3. L'astensione dal lavoro di cui alla lettera a) del comma 2 e'
disposta dall'azienda sanitaria locale, con modalita' definite con
Accordo sancito in sede di Conferenza permanente per i rapporti tra
lo Stato, le regioni e le province autonome di Trento e Bolzano,,
secondo le risultanze dell'accertamento medico ivi previsto.
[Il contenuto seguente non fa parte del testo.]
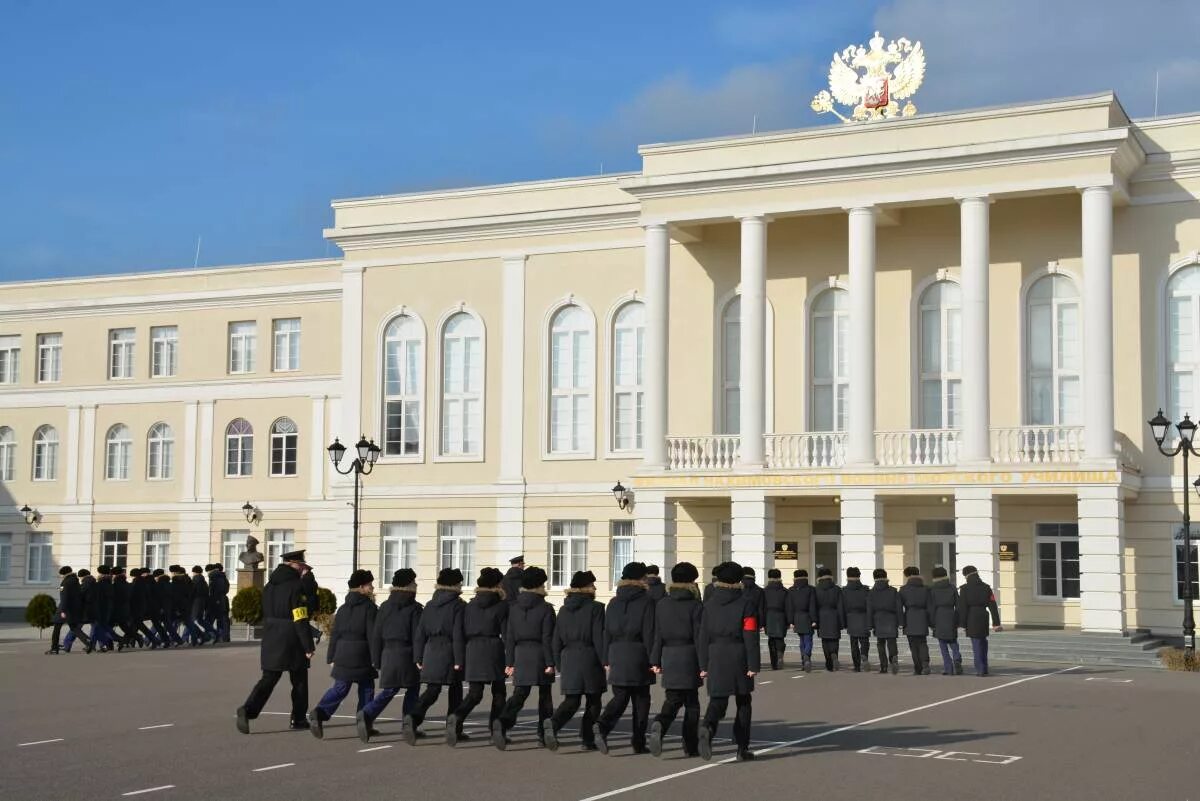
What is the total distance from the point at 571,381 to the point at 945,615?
1672 centimetres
In ogni
caso il provvedimento dovra' essere emanato entro sette giorni dalla
ricezione dell'istanza della lavoratrice. 4. L'astensione dal lavoro
di cui alle lettere b) e c) del comma 2
e' disposta dalla Direzione territoriale del lavoro, d'ufficio o
su istanza della lavoratrice, qualora nel corso della propria
attivita' di vigilanza emerga l'esistenza delle condizioni che
danno luogo all'astensione medesima.
5. I provvedimenti previsti dai presente articolo sono
definitivi.
Art. 22
Trattamento economico e normativo
(legge 30 dicembre 1971, n. 1204, articoli 6, 8 e 15, commi 1 e 5;
legge 9 dicembre 1977, n. 903, art. 3, comma 2;
decreto-legge 20 maggio 1993, n. 148, convertito
dalla legge 19 luglio 1993, n. 236, art. 6, commi 4 e 5)
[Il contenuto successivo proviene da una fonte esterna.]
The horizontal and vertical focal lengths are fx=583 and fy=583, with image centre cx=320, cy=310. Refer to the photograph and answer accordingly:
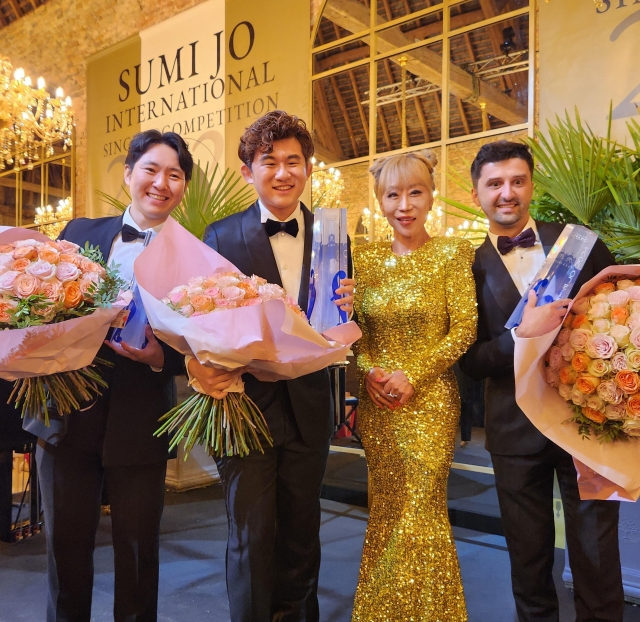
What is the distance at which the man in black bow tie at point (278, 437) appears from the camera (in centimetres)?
177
1. Le lavoratrici hanno diritto ad un'indennita' giornaliera pari
all'80 per cento della retribuzione per tutto il periodo del congedo
di maternita', anche in attuazione degli articoli 7, comma 6, e 12,
comma 2.
2. L'indennita' di maternita', comprensiva di ogni altra
indennita' spettante per malattia, e' corrisposta con le modalita' di
cui all'articolo 1, del decreto-legge 30 dicembre 1979, n. 663,
convertito, con modificazioni, dalla legge 29 febbraio 1980, n. 33, e
con gli stessi criteri previsti per l'erogazione delle prestazioni
dell'assicurazione obbligatoria contro le malattie.
3. I periodi di congedo di maternita' devono essere computati
nell'anzianita' di servizio a tutti gli effetti, compresi quelli
relativi alla tredicesima mensilita' o alla gratifica natalizia e
alle ferie.
4. I medesimi periodi non si computano ai fini del raggiungimento
dei limiti di permanenza nelle liste di mobilita' di cui all'articolo
7 della legge 23 luglio 1991, n. 223, fermi restando i limiti
temporali di fruizione dell'indennita' di mobilita'. I medesimi
periodi si computano ai fini del raggiungimento del limite minimo di
sei mesi di lavoro effettivamente prestato per poter beneficiare
dell'indennita' di mobilita'.
5. Gli stessi periodi sono considerati, ai fini della progressione
nella carriera, come attivita' lavorativa, quando i contratti
collettivi non richiedano a tale scopo particolari requisiti.
6. Le ferie e le assenze eventualmente spettanti alla lavoratrice
ad altro titolo non vanno godute contemporaneamente ai periodi di
congedo di maternita'.
7. Non viene cancellata dalla lista di mobilita' ai sensi
dell'articolo 9 della legge 23 luglio 1991, n. 223, la lavoratrice
che, in periodo di congedo di maternita', rifiuta l'offerta di
lavoro, di impiego in opere o servizi di pubblica utilita', ovvero
l'avviamento a corsi di formazione professionale.